Because OCD isn’t an adjective. It isn’t a quirk or a personality trait. It’s not a synonym for ‘neat’ or ‘tidy’. It’s a mental health condition. A reality endured by many, being bullied from within. For some with OCD, it is inseparable from organising and cleaning, not through want or desire but compulsion. Driven by the voice that says: ‘what if?’ The fear of the consequences if the compulsion isn’t carried through.
Not only does the use of OCD as an adjective diminish the experience that 1.2% of the UK population endure every day, it also makes conversation harder.
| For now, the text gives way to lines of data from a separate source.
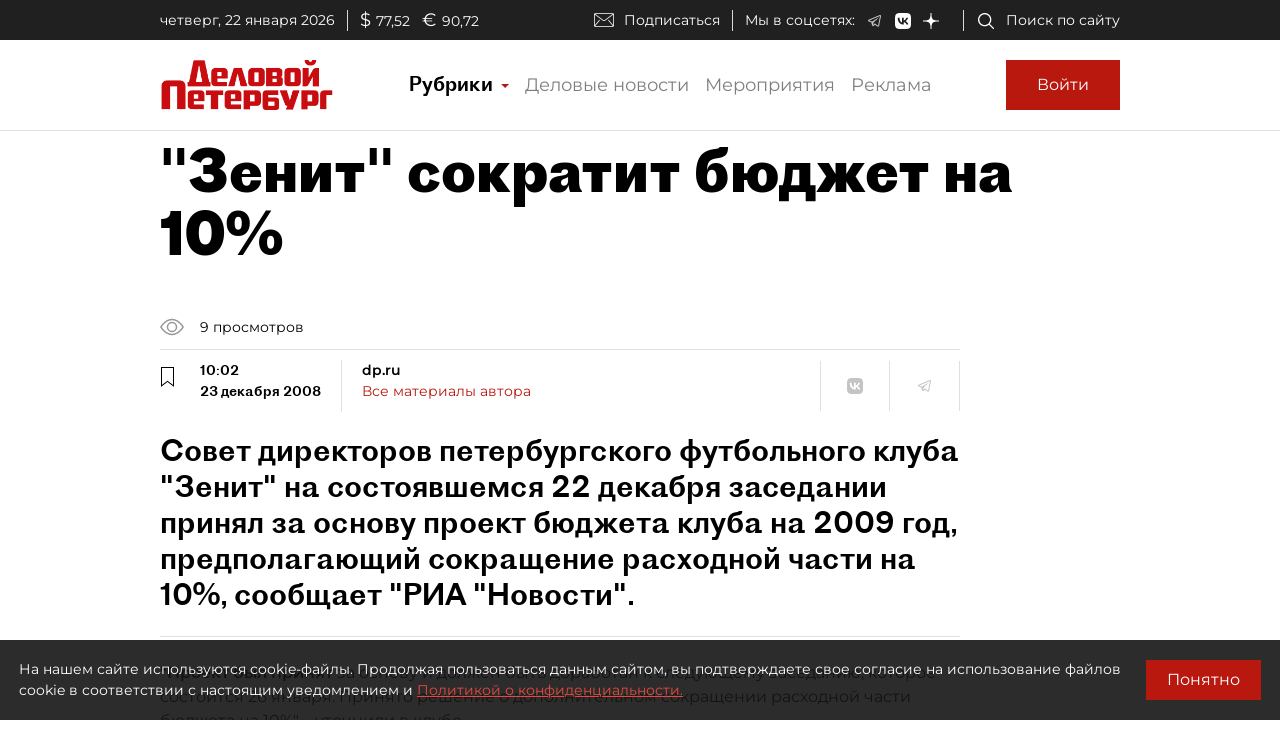

--- FILE ---
content_type: application/javascript
request_url: https://smi2.ru/counter/settings?payload=COmNAxii_POhvjM6JGNjOGFmMWIwLTg3NzUtNDRkMi1hYTcyLWIxZDQzODQzYzhjMQ&cb=_callbacks____0mkp13qcf
body_size: 1513
content:
_callbacks____0mkp13qcf("[base64]");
The term is often used so haphazardly, that on hearing someone refer to themselves as having OCD, I dismiss it out of habit. I assume they’re referring to themselves as being tidy and think no more of it. I wonder how many conversations with other people who really ‘get it’ I’ve missed from assuming they’re not using the term the same way I am. It becomes almost impossible to establish connections and community with people in the same position when the definitions we’re working from all seem so different. No one should have to bare the secrets of their soul before realising they’re with someone who can truly understand.
It’s not about perfection but awareness. No one chooses the right words every time and OCD is just one of many conditions where the term is often taken out of context and used incorrectly. So if you’re ever looking for an adjective, it’s best to pick a thesaurus up and put the medical dictionary down–a lot of people like me will thank you for it.